### Aim of the exercise
According to the African democracy brief below, which initiative publishes Markets and Democracy Briefs?

[Dehai-WN] Council on Foreign Relation: African Democracy: Elections Despite Divisions


[Dehai-WN] Council on Foreign Relation: African Democracy: Elections Despite Divisions

From: Berhane Habtemariam <Berhane.Habtemariam_at_gmx.de_at_dehai.org>
Date: Mon, 31 Oct 2011 22:46:08 +0100

African Democracy: Elections Despite Divisions
A Markets and Democracy Brief


Authors:

 <http://www.cfr.org/experts/africa-nigeria/john-campbell/b15596> John
Campbell, Ralph Bunche Senior Fellow for Africa Policy Studies

Asch Harwood <http://www.cfr.org/experts/world/asch-harwood/b15679> ,
Research Associate

October 2011

Markets and Democracy Briefs are published by CFR's Civil Society, Markets,
and Democracy initiative. They are designed to offer readers a concise
snapshot of current thinking on critical issues surrounding democracy and
economic development in the world today.

(Stored items)

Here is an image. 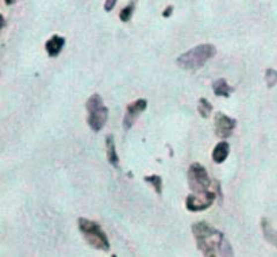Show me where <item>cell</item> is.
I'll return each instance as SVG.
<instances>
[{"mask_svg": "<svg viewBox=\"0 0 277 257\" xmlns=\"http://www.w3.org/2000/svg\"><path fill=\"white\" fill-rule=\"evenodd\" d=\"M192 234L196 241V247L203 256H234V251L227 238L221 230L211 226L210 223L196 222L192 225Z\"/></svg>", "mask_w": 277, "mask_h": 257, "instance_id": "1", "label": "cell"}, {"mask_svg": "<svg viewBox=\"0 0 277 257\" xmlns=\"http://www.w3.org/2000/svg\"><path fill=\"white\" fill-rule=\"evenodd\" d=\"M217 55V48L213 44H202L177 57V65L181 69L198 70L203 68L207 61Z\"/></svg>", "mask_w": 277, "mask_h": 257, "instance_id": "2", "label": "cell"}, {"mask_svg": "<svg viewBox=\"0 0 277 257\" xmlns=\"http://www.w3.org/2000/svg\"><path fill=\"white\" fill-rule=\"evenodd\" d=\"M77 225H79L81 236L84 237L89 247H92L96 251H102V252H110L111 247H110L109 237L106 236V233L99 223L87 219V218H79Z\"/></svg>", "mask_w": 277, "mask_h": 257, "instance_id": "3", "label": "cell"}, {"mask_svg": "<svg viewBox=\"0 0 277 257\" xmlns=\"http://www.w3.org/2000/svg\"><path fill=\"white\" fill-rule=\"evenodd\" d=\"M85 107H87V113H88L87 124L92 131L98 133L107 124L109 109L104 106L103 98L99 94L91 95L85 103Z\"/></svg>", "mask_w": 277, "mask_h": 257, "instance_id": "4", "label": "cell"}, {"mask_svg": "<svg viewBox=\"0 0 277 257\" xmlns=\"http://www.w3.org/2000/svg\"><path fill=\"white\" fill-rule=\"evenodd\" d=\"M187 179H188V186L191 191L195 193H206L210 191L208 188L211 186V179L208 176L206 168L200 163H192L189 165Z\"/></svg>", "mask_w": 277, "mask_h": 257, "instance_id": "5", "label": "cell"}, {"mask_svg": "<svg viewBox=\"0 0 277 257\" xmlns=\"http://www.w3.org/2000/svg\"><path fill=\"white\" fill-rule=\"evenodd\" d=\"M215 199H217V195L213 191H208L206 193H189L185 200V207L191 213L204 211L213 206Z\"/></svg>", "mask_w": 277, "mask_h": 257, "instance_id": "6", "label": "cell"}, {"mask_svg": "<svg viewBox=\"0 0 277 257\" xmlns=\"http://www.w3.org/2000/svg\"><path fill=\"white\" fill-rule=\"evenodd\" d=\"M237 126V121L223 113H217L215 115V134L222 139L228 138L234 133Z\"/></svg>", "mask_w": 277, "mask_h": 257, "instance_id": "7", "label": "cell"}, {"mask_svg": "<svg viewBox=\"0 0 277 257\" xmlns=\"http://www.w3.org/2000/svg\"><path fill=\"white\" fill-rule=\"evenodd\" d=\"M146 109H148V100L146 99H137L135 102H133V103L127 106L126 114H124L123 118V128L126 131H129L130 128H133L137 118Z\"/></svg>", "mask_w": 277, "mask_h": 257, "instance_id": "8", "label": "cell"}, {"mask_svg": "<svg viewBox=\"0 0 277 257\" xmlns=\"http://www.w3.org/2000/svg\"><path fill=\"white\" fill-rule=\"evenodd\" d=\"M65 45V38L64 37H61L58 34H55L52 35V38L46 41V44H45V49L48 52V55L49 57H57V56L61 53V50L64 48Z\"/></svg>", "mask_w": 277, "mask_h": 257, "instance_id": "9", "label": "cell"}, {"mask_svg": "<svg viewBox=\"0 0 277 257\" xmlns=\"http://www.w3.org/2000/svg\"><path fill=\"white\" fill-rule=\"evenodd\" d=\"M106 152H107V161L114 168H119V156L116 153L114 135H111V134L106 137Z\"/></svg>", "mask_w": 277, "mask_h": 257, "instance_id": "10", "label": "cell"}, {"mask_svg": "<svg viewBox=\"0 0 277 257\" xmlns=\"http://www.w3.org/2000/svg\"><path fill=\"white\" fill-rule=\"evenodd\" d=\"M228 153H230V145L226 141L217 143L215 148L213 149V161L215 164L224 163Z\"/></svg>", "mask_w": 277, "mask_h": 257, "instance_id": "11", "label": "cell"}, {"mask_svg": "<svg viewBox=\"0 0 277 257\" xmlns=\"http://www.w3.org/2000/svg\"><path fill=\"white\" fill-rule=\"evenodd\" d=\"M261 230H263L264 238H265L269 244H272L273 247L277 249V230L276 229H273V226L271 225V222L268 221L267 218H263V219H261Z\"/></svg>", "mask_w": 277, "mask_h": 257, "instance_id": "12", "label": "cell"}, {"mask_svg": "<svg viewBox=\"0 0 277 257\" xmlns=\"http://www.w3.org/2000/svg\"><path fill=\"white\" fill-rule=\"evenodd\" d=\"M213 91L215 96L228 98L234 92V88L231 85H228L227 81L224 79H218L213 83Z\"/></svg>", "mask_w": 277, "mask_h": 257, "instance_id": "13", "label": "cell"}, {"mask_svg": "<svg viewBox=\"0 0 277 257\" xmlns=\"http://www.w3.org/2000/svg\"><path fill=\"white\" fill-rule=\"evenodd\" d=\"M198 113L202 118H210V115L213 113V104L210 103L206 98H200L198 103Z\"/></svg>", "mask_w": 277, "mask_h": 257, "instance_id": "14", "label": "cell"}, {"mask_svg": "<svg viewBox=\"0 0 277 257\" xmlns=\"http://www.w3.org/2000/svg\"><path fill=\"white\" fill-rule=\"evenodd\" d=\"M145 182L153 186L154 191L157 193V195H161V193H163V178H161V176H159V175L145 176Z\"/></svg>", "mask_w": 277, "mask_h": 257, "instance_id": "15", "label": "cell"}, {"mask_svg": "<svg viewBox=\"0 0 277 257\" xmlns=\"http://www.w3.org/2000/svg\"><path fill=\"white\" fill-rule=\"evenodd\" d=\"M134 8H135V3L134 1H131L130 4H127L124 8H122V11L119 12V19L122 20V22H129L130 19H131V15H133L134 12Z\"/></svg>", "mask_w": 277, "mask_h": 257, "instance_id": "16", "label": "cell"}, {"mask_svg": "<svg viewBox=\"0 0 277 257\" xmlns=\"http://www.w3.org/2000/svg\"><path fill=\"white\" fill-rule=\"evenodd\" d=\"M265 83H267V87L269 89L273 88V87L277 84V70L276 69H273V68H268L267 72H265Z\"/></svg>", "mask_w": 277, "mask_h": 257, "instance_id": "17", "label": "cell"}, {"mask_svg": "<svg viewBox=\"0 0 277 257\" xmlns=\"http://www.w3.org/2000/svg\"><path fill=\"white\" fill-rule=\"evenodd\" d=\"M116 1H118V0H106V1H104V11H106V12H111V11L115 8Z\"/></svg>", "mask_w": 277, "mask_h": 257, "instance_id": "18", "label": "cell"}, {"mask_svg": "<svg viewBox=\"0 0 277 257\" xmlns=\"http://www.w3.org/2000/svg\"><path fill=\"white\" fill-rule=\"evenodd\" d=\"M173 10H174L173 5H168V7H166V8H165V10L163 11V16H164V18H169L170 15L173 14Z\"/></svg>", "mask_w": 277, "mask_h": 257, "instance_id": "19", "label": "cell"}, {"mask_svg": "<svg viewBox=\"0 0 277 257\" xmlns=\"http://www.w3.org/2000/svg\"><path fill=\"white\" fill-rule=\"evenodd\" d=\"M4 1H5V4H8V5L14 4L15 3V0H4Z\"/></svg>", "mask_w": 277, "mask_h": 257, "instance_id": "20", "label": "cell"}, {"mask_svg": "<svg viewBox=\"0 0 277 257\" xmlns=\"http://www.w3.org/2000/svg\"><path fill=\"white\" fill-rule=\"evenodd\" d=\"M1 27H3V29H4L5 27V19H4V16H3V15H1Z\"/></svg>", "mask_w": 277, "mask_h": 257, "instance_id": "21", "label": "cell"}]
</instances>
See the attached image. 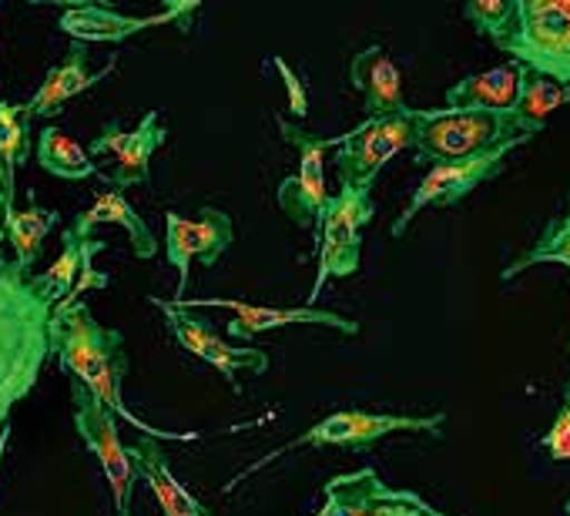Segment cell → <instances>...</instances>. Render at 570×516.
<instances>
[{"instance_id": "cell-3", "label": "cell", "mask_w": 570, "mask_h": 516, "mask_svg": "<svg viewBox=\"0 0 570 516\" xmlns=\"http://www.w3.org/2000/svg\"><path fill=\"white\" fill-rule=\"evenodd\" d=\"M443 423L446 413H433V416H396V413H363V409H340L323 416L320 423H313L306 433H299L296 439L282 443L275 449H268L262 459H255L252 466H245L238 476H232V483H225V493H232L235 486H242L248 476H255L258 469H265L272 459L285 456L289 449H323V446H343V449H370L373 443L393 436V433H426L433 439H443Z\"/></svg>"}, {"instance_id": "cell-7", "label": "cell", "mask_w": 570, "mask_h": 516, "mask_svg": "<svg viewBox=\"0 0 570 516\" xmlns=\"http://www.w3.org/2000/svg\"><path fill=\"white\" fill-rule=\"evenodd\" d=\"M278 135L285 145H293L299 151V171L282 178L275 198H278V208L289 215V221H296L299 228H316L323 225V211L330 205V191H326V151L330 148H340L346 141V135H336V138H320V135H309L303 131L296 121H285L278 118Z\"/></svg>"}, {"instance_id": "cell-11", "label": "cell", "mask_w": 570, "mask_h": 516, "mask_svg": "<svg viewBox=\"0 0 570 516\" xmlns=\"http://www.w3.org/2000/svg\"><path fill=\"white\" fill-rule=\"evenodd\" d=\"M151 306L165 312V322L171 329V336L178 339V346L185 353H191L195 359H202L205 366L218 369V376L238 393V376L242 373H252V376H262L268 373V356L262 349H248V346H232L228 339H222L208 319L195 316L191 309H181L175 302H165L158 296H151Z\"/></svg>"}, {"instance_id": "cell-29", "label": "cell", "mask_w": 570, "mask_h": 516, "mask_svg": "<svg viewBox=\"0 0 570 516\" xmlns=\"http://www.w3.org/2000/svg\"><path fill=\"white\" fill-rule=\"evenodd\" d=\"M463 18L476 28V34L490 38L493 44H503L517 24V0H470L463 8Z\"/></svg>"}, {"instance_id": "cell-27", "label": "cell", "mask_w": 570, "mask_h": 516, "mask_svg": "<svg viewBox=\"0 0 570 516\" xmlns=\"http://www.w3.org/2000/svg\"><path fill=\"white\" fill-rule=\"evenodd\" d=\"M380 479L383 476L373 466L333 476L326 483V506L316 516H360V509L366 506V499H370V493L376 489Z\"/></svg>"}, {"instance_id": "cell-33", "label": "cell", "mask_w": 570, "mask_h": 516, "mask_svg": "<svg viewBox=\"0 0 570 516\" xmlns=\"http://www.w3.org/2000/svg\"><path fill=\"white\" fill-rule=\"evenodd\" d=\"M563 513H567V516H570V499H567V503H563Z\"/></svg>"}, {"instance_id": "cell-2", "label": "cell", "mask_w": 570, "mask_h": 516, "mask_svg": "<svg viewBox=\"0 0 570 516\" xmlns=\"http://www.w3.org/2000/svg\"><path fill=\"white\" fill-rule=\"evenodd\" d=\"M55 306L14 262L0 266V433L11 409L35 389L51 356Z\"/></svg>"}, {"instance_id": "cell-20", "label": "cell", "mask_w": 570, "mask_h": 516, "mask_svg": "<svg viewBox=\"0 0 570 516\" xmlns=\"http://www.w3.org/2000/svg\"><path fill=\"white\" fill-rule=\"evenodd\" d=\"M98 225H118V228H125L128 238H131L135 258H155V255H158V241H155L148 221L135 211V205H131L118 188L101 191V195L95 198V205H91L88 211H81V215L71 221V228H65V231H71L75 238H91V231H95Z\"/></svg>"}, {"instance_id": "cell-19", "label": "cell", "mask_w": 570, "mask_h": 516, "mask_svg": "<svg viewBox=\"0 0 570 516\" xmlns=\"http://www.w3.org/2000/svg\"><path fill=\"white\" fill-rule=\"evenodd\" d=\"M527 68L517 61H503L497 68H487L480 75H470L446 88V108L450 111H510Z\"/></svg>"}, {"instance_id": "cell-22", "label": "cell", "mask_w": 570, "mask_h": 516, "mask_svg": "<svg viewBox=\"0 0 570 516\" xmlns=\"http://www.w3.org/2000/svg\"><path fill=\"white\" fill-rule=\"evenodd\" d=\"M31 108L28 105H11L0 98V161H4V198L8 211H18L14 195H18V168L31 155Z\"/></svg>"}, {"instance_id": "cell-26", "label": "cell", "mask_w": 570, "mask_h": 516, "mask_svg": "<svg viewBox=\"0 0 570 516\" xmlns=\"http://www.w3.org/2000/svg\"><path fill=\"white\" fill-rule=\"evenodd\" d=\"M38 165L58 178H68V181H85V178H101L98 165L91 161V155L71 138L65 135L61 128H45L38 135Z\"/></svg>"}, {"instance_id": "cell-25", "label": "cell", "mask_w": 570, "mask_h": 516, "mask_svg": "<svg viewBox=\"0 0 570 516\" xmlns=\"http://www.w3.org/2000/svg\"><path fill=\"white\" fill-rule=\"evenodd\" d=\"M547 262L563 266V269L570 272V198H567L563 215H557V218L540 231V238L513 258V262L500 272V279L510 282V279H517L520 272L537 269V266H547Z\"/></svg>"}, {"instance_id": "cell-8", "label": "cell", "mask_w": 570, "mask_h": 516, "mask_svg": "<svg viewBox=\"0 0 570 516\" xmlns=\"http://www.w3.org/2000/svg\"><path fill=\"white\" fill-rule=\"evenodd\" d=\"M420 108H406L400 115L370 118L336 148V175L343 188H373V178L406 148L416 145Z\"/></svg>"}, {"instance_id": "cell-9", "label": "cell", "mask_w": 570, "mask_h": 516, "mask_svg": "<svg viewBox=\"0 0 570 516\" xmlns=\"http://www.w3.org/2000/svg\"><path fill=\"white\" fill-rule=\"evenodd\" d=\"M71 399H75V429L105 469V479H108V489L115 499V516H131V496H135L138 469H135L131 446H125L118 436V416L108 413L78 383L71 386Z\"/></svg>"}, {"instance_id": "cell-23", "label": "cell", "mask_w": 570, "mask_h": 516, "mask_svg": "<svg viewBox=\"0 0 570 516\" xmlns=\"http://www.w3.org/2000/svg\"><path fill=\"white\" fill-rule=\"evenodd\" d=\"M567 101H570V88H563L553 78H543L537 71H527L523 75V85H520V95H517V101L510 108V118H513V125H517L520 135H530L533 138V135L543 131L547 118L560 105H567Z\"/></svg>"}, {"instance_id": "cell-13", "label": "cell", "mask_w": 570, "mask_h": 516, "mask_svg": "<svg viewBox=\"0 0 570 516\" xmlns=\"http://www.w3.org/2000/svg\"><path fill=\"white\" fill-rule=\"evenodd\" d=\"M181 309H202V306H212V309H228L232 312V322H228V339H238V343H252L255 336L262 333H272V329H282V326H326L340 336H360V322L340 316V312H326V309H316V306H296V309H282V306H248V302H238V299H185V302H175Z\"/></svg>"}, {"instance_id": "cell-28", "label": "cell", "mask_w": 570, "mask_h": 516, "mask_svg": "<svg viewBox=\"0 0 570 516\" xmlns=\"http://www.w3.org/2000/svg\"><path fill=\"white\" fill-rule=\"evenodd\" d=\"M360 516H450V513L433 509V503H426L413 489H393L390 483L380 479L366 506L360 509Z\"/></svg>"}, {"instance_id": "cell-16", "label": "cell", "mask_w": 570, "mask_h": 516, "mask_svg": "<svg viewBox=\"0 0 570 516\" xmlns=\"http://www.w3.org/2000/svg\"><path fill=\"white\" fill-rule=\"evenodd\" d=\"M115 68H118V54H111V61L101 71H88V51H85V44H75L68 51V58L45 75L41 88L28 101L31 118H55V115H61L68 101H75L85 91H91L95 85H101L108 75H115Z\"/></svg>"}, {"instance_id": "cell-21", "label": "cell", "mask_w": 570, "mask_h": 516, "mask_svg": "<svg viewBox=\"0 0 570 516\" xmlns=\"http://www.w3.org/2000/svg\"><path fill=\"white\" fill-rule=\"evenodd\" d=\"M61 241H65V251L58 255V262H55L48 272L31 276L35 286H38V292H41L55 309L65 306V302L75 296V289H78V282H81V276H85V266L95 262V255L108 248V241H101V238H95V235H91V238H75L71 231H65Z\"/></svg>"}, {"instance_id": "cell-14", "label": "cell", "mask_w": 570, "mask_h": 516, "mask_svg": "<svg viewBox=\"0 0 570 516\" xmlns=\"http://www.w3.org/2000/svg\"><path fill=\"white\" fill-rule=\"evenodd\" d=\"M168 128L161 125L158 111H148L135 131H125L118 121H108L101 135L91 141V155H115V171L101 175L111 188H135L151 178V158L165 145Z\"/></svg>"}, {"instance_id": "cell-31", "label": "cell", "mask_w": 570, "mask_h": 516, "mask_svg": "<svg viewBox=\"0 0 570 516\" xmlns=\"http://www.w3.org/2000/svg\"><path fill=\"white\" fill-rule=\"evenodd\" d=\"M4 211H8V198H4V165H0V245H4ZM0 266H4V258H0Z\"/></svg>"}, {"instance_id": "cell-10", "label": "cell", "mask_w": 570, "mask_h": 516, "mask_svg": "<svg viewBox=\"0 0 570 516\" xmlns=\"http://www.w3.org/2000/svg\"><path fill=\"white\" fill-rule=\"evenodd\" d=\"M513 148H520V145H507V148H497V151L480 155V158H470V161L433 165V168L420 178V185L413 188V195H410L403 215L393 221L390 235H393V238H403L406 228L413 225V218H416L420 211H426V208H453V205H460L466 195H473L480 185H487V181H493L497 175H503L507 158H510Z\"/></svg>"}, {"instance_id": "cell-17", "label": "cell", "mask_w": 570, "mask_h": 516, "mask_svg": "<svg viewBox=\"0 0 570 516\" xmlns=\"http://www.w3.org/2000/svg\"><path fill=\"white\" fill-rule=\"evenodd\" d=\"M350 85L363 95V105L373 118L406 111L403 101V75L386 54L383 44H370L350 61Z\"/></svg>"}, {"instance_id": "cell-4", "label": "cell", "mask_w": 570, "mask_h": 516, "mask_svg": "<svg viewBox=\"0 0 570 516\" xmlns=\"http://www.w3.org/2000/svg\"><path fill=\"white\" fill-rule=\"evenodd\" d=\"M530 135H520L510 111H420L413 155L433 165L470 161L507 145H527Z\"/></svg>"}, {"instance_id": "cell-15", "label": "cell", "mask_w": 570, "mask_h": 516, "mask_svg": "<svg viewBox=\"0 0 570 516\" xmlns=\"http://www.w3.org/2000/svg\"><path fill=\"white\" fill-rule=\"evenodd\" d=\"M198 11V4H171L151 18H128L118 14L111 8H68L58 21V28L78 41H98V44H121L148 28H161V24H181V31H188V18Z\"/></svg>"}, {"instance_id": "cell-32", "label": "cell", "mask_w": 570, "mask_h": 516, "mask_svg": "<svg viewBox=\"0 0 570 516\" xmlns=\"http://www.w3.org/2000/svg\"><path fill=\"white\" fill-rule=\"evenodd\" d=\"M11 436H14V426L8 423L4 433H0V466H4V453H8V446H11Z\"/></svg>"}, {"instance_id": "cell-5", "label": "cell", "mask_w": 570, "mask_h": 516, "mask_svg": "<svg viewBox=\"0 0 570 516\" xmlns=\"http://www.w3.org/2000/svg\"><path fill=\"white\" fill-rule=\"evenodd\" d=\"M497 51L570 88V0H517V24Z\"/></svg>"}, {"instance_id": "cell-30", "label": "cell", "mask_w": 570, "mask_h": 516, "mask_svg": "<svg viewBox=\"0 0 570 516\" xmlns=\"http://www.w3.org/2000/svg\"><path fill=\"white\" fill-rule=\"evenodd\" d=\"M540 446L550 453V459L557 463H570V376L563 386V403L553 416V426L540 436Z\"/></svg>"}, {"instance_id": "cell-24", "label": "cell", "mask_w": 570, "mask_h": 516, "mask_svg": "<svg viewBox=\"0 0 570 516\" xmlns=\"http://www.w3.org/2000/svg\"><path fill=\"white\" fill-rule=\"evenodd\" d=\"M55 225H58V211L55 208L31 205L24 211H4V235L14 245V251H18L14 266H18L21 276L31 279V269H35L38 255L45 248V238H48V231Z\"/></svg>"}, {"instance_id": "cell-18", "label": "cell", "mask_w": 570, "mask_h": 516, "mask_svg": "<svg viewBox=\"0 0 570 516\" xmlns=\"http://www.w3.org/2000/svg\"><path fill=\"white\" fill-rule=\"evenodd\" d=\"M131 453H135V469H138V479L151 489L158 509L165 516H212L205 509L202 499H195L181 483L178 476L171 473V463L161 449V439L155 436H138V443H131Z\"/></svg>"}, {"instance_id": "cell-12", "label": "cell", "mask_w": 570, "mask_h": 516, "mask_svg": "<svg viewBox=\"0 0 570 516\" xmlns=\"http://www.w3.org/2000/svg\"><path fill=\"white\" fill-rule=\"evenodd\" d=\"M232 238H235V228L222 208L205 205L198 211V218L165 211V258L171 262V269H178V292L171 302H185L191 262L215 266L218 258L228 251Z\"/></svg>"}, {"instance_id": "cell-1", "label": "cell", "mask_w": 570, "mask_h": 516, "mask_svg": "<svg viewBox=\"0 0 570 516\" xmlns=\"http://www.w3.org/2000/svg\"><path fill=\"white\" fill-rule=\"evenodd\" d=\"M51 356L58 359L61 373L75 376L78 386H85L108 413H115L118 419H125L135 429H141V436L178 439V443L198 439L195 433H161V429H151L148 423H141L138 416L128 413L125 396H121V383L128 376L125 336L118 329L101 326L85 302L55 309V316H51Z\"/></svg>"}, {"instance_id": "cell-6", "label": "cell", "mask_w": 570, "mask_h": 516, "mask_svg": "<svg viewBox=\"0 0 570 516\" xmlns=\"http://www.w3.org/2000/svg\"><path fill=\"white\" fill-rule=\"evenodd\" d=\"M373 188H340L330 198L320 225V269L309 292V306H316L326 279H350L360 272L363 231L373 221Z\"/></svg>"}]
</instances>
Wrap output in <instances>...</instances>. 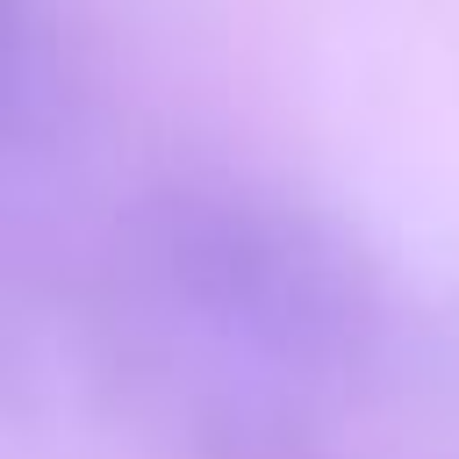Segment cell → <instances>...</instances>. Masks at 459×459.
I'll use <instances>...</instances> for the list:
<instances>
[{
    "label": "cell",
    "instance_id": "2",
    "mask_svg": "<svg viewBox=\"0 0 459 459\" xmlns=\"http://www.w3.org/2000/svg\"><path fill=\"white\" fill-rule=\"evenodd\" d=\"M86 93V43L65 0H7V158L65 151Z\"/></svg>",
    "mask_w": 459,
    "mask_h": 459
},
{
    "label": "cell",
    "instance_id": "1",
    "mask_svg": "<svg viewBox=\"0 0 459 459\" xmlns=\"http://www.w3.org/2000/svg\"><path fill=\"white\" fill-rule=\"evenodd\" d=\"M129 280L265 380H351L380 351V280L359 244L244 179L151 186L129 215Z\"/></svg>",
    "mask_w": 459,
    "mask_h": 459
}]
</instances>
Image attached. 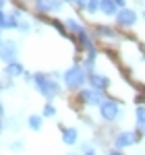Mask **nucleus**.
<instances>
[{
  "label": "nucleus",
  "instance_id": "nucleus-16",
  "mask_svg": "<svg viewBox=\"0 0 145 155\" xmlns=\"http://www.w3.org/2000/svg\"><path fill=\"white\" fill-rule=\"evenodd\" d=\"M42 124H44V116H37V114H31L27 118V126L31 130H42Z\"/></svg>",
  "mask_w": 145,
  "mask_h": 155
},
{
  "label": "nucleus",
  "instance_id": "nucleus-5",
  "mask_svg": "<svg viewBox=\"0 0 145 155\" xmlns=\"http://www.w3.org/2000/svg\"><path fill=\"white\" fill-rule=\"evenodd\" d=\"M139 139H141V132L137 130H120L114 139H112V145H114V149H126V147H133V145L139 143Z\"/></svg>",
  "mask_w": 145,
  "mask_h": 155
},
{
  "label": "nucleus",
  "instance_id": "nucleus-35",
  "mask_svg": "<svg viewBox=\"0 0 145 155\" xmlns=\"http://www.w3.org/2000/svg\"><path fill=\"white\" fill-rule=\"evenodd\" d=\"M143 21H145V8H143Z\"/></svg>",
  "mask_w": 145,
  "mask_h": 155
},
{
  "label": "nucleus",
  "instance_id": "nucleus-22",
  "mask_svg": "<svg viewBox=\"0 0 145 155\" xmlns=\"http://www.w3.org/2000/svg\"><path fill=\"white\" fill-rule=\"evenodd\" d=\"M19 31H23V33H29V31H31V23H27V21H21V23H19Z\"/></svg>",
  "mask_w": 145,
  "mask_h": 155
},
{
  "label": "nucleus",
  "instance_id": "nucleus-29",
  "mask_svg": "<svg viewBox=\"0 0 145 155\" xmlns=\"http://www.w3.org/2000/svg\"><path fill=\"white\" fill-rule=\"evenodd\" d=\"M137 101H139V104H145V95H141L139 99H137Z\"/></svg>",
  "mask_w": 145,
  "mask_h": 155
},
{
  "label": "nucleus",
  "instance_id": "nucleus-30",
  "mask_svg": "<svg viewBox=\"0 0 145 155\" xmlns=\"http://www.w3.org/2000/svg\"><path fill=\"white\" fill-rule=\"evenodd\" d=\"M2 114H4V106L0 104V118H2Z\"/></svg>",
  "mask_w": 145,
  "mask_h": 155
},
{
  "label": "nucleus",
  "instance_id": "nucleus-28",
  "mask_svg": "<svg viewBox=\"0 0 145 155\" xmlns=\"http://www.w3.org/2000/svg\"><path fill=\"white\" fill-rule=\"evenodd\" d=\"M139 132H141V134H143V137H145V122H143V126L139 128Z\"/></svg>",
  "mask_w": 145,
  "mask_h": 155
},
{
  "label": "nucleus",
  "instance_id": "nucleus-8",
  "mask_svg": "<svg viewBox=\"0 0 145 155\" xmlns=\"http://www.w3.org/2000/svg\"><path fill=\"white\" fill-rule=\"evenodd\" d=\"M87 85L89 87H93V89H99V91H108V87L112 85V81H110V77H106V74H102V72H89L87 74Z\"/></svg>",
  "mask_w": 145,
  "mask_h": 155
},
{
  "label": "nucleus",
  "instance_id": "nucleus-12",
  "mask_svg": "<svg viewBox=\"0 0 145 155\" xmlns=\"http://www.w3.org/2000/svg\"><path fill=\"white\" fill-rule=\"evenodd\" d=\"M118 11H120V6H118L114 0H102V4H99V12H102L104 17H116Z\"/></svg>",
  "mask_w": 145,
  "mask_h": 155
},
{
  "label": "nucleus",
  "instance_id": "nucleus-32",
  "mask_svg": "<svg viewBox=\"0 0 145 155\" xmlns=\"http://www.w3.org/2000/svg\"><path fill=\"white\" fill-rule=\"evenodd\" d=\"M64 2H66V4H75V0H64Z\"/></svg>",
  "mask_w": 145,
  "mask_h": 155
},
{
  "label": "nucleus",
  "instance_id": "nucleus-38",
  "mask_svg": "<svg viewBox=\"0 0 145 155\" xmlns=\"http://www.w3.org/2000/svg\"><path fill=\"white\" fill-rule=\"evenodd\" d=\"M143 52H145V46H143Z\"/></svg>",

### Exercise response
CFR's Civil Society, Markets, and Democracy initiative publishes them.